Wednesday, March 23rd
by Editor, Soiled and Seeded

The Poison Gardens


Some garden paths and bedding schemes have been conceived not to offer charm or sunny comfort, but to chronicle a dark and sinister side of the plant world. Stepping among crocus, castor bean, foxglove and lily-of-the-valley is to brush up against a particularly noxious and often deadly garden history.

Whether grown in the garden, arranged as a dining table showpiece or thriving by the wayside, many familiar plants carry a stock of toxic compounds that can incur sickness and death upon ingestion. Of course, humans have exploited this side of plants for centuries. The Medici family cultivated many species of poisonous plants in their gardens, providing an effective arsenal with which to dispose of their enemies.

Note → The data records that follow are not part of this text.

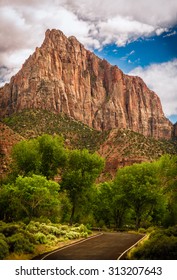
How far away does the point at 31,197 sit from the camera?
99.0 feet

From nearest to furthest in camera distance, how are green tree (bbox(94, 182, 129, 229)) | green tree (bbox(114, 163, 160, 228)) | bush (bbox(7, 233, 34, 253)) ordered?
1. bush (bbox(7, 233, 34, 253))
2. green tree (bbox(114, 163, 160, 228))
3. green tree (bbox(94, 182, 129, 229))

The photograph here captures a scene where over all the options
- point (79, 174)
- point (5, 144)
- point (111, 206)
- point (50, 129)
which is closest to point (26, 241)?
point (79, 174)

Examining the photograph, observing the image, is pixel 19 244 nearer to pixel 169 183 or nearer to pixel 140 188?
pixel 140 188

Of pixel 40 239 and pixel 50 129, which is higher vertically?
pixel 50 129

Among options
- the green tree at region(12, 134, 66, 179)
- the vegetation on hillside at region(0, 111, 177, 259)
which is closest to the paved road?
the vegetation on hillside at region(0, 111, 177, 259)

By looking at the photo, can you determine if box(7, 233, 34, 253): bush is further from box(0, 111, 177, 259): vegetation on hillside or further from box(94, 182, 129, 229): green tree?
box(94, 182, 129, 229): green tree

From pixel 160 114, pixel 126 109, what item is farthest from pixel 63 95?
pixel 160 114

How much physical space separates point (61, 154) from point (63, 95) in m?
115

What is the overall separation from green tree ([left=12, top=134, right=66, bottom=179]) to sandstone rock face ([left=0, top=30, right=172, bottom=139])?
89517 mm

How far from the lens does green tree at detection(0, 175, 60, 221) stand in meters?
30.3

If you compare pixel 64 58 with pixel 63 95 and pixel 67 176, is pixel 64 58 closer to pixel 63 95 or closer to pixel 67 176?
pixel 63 95

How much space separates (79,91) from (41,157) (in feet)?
438

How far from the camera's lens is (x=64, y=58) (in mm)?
Answer: 168625

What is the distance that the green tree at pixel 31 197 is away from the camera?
30281 millimetres
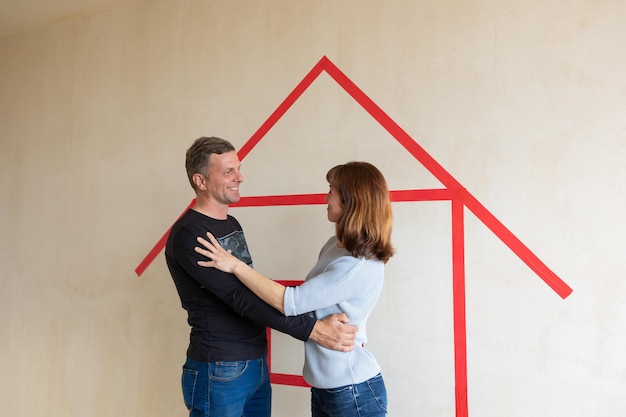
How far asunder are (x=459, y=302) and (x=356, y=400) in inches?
28.0

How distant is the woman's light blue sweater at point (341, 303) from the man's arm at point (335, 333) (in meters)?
0.02

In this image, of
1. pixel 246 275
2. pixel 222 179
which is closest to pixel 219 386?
pixel 246 275

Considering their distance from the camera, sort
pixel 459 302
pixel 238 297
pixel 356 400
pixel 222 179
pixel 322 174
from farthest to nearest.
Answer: pixel 322 174
pixel 459 302
pixel 222 179
pixel 238 297
pixel 356 400

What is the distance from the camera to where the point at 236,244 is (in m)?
1.82

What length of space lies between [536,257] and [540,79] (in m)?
0.66

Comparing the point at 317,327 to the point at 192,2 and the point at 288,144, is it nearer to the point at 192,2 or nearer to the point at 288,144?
the point at 288,144

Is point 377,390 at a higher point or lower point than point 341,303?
lower

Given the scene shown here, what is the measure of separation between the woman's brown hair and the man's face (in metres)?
0.39

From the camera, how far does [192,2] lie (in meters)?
2.65

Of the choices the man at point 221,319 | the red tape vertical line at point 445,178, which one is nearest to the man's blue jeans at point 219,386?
the man at point 221,319

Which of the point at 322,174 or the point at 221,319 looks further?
the point at 322,174

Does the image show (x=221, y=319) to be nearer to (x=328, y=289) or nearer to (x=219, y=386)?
(x=219, y=386)

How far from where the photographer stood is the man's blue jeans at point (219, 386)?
63.5 inches

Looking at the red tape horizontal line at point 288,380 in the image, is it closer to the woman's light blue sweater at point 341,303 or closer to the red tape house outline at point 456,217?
the red tape house outline at point 456,217
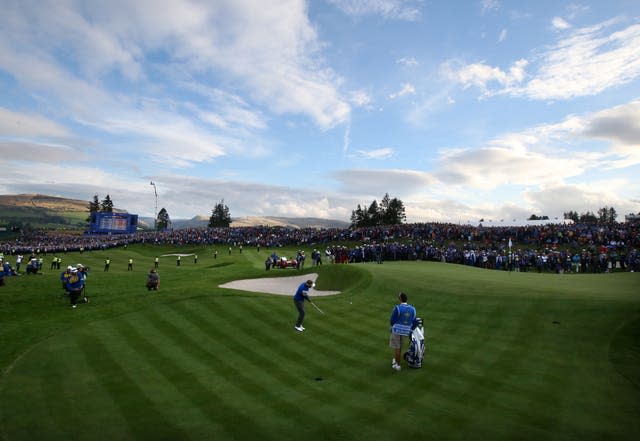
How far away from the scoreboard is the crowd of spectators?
1033 inches

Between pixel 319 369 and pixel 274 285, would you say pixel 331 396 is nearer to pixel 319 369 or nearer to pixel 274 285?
pixel 319 369

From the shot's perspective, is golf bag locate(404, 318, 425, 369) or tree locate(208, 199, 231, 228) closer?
golf bag locate(404, 318, 425, 369)

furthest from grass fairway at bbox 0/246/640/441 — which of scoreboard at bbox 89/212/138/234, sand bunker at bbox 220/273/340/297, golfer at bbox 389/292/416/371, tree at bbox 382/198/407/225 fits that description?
tree at bbox 382/198/407/225

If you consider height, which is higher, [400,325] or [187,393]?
[400,325]

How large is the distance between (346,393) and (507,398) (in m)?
4.01

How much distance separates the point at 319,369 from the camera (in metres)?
11.7

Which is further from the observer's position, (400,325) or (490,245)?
(490,245)

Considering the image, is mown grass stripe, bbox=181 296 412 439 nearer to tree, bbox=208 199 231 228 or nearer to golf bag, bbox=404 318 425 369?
golf bag, bbox=404 318 425 369

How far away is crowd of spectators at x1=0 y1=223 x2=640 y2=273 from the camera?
Answer: 37656 mm

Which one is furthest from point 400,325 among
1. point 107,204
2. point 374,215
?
point 107,204

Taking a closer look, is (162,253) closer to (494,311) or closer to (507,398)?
(494,311)

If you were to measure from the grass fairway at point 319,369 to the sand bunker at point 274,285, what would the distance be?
220 inches

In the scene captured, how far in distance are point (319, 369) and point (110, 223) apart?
3901 inches

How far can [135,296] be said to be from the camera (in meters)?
21.0
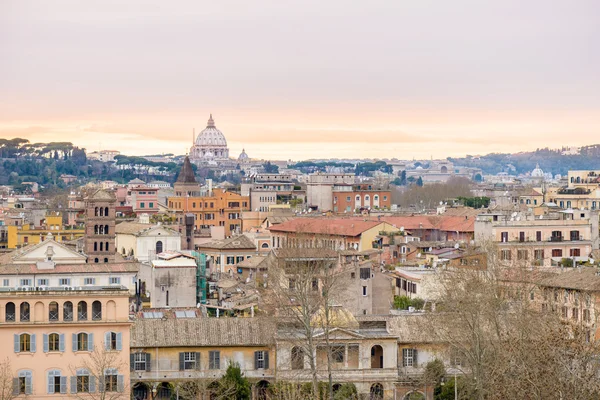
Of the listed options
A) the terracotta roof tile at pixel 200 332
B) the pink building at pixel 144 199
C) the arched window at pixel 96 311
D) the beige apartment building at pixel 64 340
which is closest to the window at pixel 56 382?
the beige apartment building at pixel 64 340

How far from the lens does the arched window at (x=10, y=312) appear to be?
36.9m

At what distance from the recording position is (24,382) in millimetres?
36500

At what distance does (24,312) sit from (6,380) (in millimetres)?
2095

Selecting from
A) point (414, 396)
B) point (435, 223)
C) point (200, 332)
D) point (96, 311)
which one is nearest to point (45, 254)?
point (200, 332)

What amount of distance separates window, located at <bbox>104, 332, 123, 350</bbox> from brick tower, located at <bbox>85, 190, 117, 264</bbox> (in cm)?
1775

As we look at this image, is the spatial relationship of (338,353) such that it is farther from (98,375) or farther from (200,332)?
(98,375)

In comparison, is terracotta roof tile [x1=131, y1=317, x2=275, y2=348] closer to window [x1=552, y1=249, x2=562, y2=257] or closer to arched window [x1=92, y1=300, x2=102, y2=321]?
arched window [x1=92, y1=300, x2=102, y2=321]

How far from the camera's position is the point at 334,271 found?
4712 cm

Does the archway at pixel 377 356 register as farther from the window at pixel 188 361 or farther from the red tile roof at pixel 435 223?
the red tile roof at pixel 435 223

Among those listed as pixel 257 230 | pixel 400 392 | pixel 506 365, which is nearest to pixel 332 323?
pixel 400 392

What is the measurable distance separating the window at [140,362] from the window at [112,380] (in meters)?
1.45

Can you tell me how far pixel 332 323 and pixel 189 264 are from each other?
1218 cm

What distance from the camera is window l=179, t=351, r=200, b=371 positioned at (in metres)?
38.7

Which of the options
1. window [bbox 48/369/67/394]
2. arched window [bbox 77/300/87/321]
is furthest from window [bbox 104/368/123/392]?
arched window [bbox 77/300/87/321]
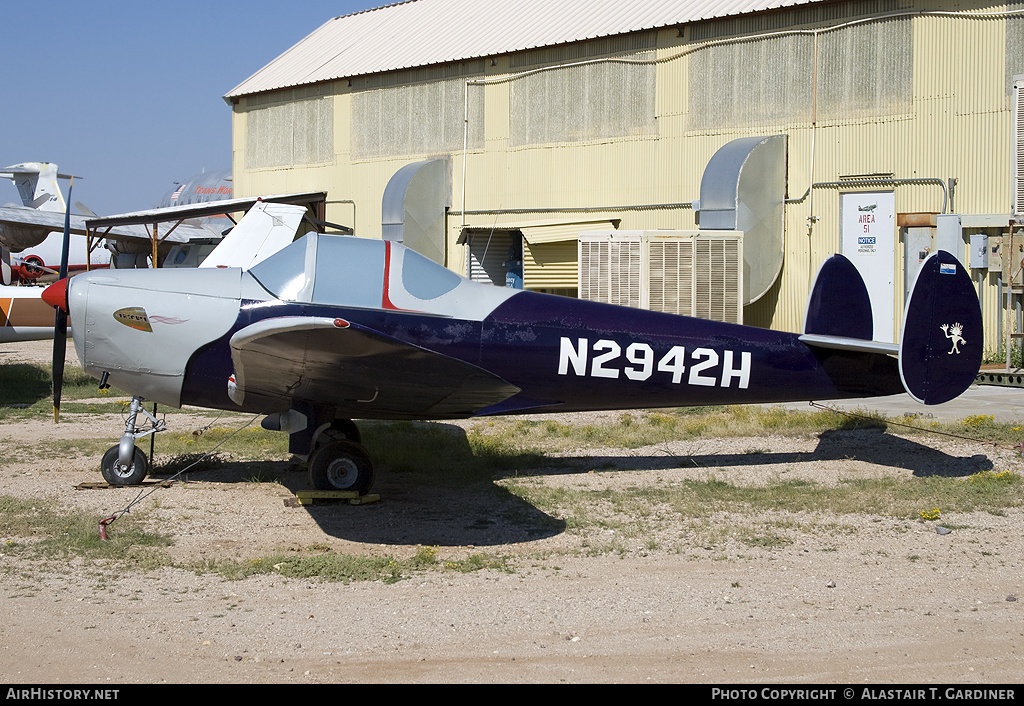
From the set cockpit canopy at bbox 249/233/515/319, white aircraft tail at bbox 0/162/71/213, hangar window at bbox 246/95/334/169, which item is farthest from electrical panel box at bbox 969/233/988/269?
white aircraft tail at bbox 0/162/71/213

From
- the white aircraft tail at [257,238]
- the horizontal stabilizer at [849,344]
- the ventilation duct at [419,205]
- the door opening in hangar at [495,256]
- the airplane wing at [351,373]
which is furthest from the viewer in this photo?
the door opening in hangar at [495,256]

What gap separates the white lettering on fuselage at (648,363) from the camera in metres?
8.11

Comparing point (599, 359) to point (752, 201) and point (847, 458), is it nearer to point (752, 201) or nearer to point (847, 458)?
point (847, 458)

For those interested in exploring the capabilities of the plant kingdom, there is one contemporary toxic garden open to the public. The Poison Garden at Alnwick, UK boasts 100 varieties of toxic plants displayed in flame-shaped beds and some caged to discourage foragers. On hand are deadly nightshade, hemlock (responsible for the death of Socrates), henbane, giant hogweed, mandrake, cannabis and coca. For these botanicals, the only difference between narcotic, medicine and poison is dose. Foxglove is the source of digitalis, a drug used to treat congestive heart failure. However, there is a fine line between a therapeutic and deadly dose. The ancient Greeks recognized the complexity - the word pharmakon means both remedy and poison.

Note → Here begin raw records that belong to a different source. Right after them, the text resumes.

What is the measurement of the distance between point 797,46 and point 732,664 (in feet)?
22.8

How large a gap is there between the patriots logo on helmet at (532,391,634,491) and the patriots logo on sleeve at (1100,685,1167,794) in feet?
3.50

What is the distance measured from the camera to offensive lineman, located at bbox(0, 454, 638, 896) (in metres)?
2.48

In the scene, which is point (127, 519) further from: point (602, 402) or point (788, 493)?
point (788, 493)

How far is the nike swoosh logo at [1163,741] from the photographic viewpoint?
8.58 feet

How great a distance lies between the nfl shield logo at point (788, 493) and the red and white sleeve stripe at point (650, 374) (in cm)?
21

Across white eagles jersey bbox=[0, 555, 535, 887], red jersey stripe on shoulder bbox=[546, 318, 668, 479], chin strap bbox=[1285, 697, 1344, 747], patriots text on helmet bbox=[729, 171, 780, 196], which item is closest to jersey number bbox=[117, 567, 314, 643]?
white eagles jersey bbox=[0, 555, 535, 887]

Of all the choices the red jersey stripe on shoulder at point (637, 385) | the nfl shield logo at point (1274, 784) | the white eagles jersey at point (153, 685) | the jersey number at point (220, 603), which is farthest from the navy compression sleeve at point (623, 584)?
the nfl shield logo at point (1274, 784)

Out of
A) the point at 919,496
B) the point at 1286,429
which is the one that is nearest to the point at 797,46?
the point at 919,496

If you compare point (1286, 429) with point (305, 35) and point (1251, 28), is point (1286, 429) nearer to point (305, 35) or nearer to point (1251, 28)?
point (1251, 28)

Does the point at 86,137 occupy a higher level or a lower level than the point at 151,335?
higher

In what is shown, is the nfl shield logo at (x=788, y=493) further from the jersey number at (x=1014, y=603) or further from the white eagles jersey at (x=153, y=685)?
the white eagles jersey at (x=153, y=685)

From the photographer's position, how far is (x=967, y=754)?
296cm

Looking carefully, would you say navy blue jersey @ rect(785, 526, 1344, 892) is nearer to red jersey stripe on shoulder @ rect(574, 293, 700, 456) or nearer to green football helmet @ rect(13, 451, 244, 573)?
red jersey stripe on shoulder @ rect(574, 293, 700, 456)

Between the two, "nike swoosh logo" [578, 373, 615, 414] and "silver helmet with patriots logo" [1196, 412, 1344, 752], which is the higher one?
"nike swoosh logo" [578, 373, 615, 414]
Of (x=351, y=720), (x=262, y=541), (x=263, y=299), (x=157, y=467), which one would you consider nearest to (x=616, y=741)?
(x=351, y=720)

Guided by European monastic medicinal gardens, a Paris-based architectural firm conceived of The Garden of Earthly Delights, a rolling greenhouse and ancillary garden showcasing the astounding variety of plants: medicines, poisons and antidotes employed during the late Middle Ages and early Renaissance periods.

No calming retreats perhaps, but these gardens offer a thrilling arena of history, lore and botanical exploits.